Utilising a two-stage cluster sampling approach, the study included participants aged 15 years and older across Zambia's ten provinces. Data were collected on demographic traits, reproductive history, sexual behaviour, and cervical cancer prevention using a structured questionnaire, and HIV was diagnosed from biological samples. Women aged 15-49 were eligible for inclusion in the analysis. The primary outcome of interest was whether a woman self-reported being screened for cervical cancer. Sociodemographic characteristics were calculated for categorical variables using the SAS proc surveyfreq procedure, producing both raw and weighted estimates. The weighted estimates and their variance were generated using jackknife replicate weights for each record.
Of the 8801 surveyed women, 22.2% reported undergoing cervical cancer screening, the majority being aged between 35-49 years. Cervical cancer screening uptake was more likely among compared to HIV negative counterparts (aOR = 3.92, 95% CI: 3.10, 4.95), those aged 25-34 years (aOR = 1.76, 95% CI: 1.42, 2.21) or 35-49 years (aOR = 2.65, 95% CI: 2.11, 3.33) than younger and those with 1-4 (aOR = 2.16, 95% CI: 1.54, 3.02) or more than 5 live births (aOR = 1.98, 95% CI: 1.37, 2.87) than none. Marital status, WLHIV, education, and parity were other factors significantly associated with screening.

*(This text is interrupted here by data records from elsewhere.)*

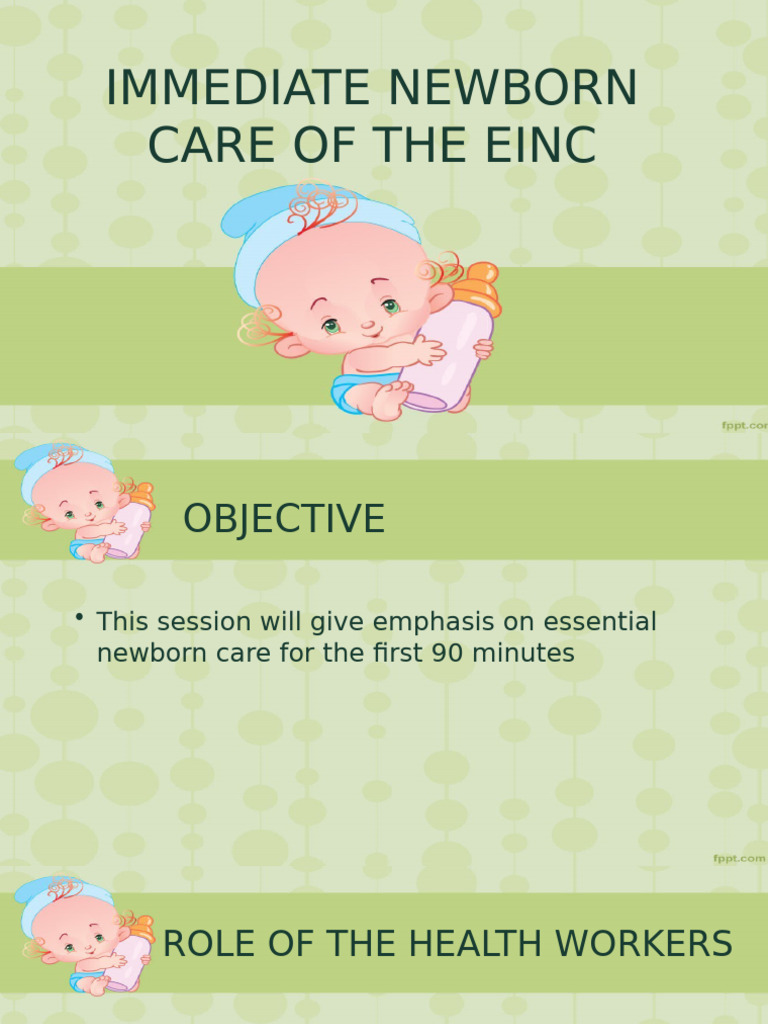 IMMEDIATE NEWBORN CARE OF THE EINC

fppt.com

OBJECTIVE

• This session will give emphasis on essential newborn care for the first 90 minutes

fppt.com

ROLE OF THE HEALTH WORKERS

We report low cervical cancer screening uptake compared to the 70% target of WHO. The WHO's call for bolstered strategies and efforts to increase cervical cancer screening and treatment is timely and urgent. Therefore, ongoing messaging and health education among all women is key.
尽管赞比亚实施了世界卫生组织(WHO)的宫颈癌预防三大支柱目标——90-70-90预防、筛查和治疗,但宫颈癌每年仍夺去2000人的生命,是女性中最常见的癌症,尤其是感染艾滋病毒的女性(HIV感染者)。我们的研究描述了2021年赞比亚全国宫颈癌筛查和治疗的情况。
该研究采用两阶段整群抽样方法,纳入了赞比亚十个省份15岁及以上的参与者。使用结构化问卷收集了人口统计学特征、生殖史、性行为和宫颈癌预防方面的数据,并从生物样本中诊断出是否感染艾滋病毒。15至49岁的女性有资格纳入分析。主要关注的结果是女性是否自我报告接受过宫颈癌筛查。使用SAS proc surveyfreq程序计算分类变量的社会人口统计学特征,得出原始估计值和加权估计值。使用每条记录的刀切重抽样权重生成加权估计值及其方差。
在8801名接受调查的女性中,22.2%报告接受过宫颈癌筛查,大多数年龄在35至49岁之间。与艾滋病毒阴性女性相比,感染艾滋病毒的女性接受宫颈癌筛查的可能性更高(调整后的优势比[aOR]=3.92,95%置信区间[CI]:3.10,4.95);与年轻女性相比,25至34岁(aOR=1.76,95%CI:1.42,2.21)或35至49岁(aOR=2.65,95%CI:2.11,3.33)的女性接受宫颈癌筛查的可能性更高;与未生育过的女性相比,生育1至4次(aOR=2.16,95%CI:1.54,3.02)或5次以上(aOR=1.98,95%CI:1.37,2.87)的女性接受宫颈癌筛查的可能性更高。婚姻状况、感染艾滋病毒情况、教育程度和生育次数是与筛查显著相关的其他因素。
与世界卫生组织70%的目标相比,我们报告的宫颈癌筛查接受率较低。世界卫生组织呼吁加强战略和努力以增加宫颈癌筛查和治疗,这既及时又紧迫。因此,对所有女性持续开展宣传和健康教育是关键。